Diversity within the student population is not K-State’s sole focus; it is also a goal to have a diverse faculty and staff. A growing body of research provides evidence that a diverse faculty and staff benefits the mission of teaching, research and service by creativity, innovation and problem solving, according to Cheryl Johnson, vice president of the Division of Human Capital Services.
Research shows that diverse workgroups are more productive, creative and innovative than homogeneous groups according to “The Benefits and Challenges of Diversity in Academic Settings” article by the Women in Science and Engineering Institute. Diversity at K-State would create a more rich and stimulating environment for students to learn and develop their skills.
From 2002-14, diversity has increased in the positions of professors, associate and assistant professors, clinical or research associates and assistant professors and instructors. The number of African Americans increased 66.67 percent, Asians increased 47.11 percent, Hispanics increased 130.43 percent and Native Americans increased by 40 percent. These numbers are increasing, but when compared to the student diversity percentage from 2002-12, they do not match.
That being said, Johnson is ready to combat these numbers and said K-State needs to “re-engineer the hiring process so that hiring managers and department chairs have robust demographical information about talent availability.”
Johnson is considering several other actions as well. One is to deploy the Affirmative Action plan as proactive information for workforce planning purposes, and to include diversity with inclusion material. Another is to provide department chairs and hiring managers with additional sources to help them recruit and post positions. The Division of Human Capital Services is trying to improve diversity by working with hiring managers and prospective employees to make the transition to Manhattan easier.
Diversity programs on campus for students include the Black Student Union and Diverse Mass Communicators.
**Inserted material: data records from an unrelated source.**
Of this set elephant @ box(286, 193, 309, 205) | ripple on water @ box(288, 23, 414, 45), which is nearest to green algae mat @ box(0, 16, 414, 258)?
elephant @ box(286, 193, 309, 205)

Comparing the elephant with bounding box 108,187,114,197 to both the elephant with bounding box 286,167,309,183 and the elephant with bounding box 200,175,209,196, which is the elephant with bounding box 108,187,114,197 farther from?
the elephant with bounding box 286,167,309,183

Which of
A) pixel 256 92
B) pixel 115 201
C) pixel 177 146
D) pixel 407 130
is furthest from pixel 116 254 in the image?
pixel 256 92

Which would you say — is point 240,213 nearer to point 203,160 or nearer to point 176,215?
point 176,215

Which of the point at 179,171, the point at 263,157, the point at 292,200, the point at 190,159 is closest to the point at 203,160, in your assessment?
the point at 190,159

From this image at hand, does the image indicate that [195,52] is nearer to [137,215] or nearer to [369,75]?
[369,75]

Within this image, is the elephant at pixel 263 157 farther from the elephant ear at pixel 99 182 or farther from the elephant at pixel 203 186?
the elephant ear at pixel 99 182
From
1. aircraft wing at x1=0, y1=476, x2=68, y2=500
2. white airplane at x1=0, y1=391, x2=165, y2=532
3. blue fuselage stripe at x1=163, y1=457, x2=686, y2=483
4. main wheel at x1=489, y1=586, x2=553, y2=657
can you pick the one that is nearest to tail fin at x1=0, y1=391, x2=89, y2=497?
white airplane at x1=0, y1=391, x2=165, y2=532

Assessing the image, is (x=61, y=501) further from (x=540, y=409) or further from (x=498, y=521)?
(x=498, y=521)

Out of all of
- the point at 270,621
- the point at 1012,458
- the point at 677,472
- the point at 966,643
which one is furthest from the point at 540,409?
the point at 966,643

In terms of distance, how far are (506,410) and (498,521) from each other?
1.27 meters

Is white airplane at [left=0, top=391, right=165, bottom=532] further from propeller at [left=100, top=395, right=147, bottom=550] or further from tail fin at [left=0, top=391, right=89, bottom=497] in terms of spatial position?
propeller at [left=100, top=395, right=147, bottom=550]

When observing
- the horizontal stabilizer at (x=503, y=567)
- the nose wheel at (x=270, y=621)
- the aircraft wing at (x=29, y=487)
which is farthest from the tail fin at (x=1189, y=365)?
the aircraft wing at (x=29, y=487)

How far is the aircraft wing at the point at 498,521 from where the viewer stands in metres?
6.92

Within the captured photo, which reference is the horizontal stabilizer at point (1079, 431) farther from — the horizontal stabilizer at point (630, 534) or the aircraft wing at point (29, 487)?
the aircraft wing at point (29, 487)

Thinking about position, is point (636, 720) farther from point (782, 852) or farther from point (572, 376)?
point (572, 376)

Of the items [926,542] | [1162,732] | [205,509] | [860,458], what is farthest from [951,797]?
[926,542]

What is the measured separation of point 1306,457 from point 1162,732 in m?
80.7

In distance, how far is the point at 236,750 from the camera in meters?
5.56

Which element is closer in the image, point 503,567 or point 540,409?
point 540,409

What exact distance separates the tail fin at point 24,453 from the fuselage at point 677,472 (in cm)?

Paul Cannon, senior in mass communications and social chair for DMC, said the issue DMC is concerned about right now is raising awareness of diversity. The DMC has hosted events like movie nights, where they watched and discussed the movie “The Great Debaters.” Based on a true story, the movie is about a black debate team trying to get equal footing with whites in the south in the 1930s.
“We’re trying to get minorities to have more of a say, a voice really, on campus such as (Student Governing Association) and the student government body,” Cannon said.
On the front page of their website, DMC states its mission as “To provide professional opportunities for growth and effectively promote cultural diversity through all media outlets, while actively recruiting prospective students of all ethnicities to the Kansas State University A.Q. Miller School of Journalism; and, essentially, to the university in an effort to enrich and increase our campus’ cultural diversity.”
While the DMC focuses mostly on mass communications, the BSU’s focuses more on programs and activities tied to K-State as a whole. According to its website, the BSU’s mission is “to focus on the development of the Kansas State community by advancing academic stability, political action and the leadership of black students, while promoting Black culture across all aspects of life.”